MUCOPOLYSACCHARIDOSIS
Etiology
Inborn error of metabolism
Enzyme deficiency leads to a block in a metabolic pathway, which results in accumulation of material in the cornea.
Symptoms
Acquired opacification of the cornea:
Hurler’s syndrome, or MPS 1H, is associated with corneal clouding by 6 months of age
Scheie’s syndrome, or MPS 1S, is associated with corneal clouding by 12 to 24 months of age
Signs
Acquired corneal cloudiness or haze (Fig. 2-5)
Associated systemic features (coarse facial features, mental retardation, poor growth, deafness)
Differential Diagnosis
Sclerocornea
Tears in Descemet’s membrane or birth trauma
Ulcer or infection
Peters’ anomaly
CHED
Dermoid
Glaucoma
Diagnosis
Evaluation by a genetic specialist
Urine testing for MPS
Enzyme assay
Gene testing for gene defect
Treatment
Enzyme replacement
Bone marrow transplant
Prognosis
Depends on severity of systemic disease and success of systemic treatment
REFERENCE
Kenyon KR, Navon SE, Haritoglou C. In: Krachmer JH, Mannis MJ, Hollane EJ, eds. Cornea. 2nd ed. Vol 1. Philadelphia: Elsevier Mosby; 2005:749–776.
PETERS’ ANOMALY
Etiology
Congenital
Can be autosomal dominant, recessive, or sporadic
May be associated with mutation of the PAX6 gene
Symptoms
Central corneal opacity present at birth (Fig. 2-6)
80% are bilateral.
Signs
Central corneal leukoma with adherent iris strands (Fig. 2-7)

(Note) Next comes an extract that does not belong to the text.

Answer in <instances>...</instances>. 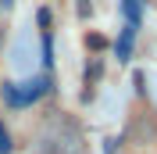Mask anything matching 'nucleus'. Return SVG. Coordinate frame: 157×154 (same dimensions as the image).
<instances>
[{"label": "nucleus", "mask_w": 157, "mask_h": 154, "mask_svg": "<svg viewBox=\"0 0 157 154\" xmlns=\"http://www.w3.org/2000/svg\"><path fill=\"white\" fill-rule=\"evenodd\" d=\"M43 93H47V75L32 79V83H7V86H4V100H7L11 107H25V104H32V100H39Z\"/></svg>", "instance_id": "obj_1"}, {"label": "nucleus", "mask_w": 157, "mask_h": 154, "mask_svg": "<svg viewBox=\"0 0 157 154\" xmlns=\"http://www.w3.org/2000/svg\"><path fill=\"white\" fill-rule=\"evenodd\" d=\"M132 39H136V25H125V32H121V43H118V58H128Z\"/></svg>", "instance_id": "obj_2"}, {"label": "nucleus", "mask_w": 157, "mask_h": 154, "mask_svg": "<svg viewBox=\"0 0 157 154\" xmlns=\"http://www.w3.org/2000/svg\"><path fill=\"white\" fill-rule=\"evenodd\" d=\"M121 11L128 25H139V0H121Z\"/></svg>", "instance_id": "obj_3"}, {"label": "nucleus", "mask_w": 157, "mask_h": 154, "mask_svg": "<svg viewBox=\"0 0 157 154\" xmlns=\"http://www.w3.org/2000/svg\"><path fill=\"white\" fill-rule=\"evenodd\" d=\"M0 154H11V136H7L4 125H0Z\"/></svg>", "instance_id": "obj_4"}]
</instances>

Adherent iris strands usually originate from the iris collarette to the posterior surface of the corneal leukoma.
May have associated cataract and glaucoma
Differential Diagnosis
Sclerocornea
Tears in Descemet’s membrane or birth trauma
Ulcer or infection
MPS
CHED
Dermoid
Glaucoma
Diagnosis
Examination under anesthesia may be needed to confirm diagnosis and rule out glaucoma.
Treatment
Evaluation by a genetic specialist to look for associated anomalies and to rule out Peters’ plus syndrome
Treat glaucoma if present.
Penetrating keratoplasty should be considered within the first few months of life if the central visual axis is involved and posterior segment is relatively normal.

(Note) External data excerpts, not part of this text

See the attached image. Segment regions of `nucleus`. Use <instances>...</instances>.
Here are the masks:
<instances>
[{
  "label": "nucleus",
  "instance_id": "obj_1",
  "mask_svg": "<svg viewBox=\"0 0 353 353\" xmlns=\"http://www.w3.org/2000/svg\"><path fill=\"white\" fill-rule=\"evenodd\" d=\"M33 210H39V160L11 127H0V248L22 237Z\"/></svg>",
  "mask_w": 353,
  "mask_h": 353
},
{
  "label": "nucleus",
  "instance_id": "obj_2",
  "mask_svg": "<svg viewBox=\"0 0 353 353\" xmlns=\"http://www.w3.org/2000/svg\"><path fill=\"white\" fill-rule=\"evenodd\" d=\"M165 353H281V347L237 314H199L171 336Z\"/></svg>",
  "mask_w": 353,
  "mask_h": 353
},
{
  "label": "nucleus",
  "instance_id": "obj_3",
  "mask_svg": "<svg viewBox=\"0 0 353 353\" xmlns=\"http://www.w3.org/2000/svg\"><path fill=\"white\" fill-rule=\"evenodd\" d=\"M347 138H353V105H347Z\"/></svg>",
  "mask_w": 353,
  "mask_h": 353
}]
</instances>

If a visually significant cataract is present, cataract removal may be needed.
Prognosis
Depends on involvement of the anterior segment; prognosis is poorer if a cataract or glaucoma is present
Depends on success of amblyopia treatment
Early keratoplasty may reduce amblyopia.
REFERENCES
Mailette De Buy Wenniger-Prick LJ, Hennekam RC. The Peters’ plus syndrome: a review. Ann Genet. 2002;45(2):97–103.
Yang LL, Lambert SR, Drews-Botsch C, et al. Long-term visual outcome of penetrating keratoplasty in infants and children with Peters anomaly. J AAPOS. 2009;13(2):175–180.
Yang LL, Lambert SR, Lynn MJ, et al. Long-term results of corneal graft survival in infants and children with Peters anomaly. Ophthalmology. 1999;106(4):833–848.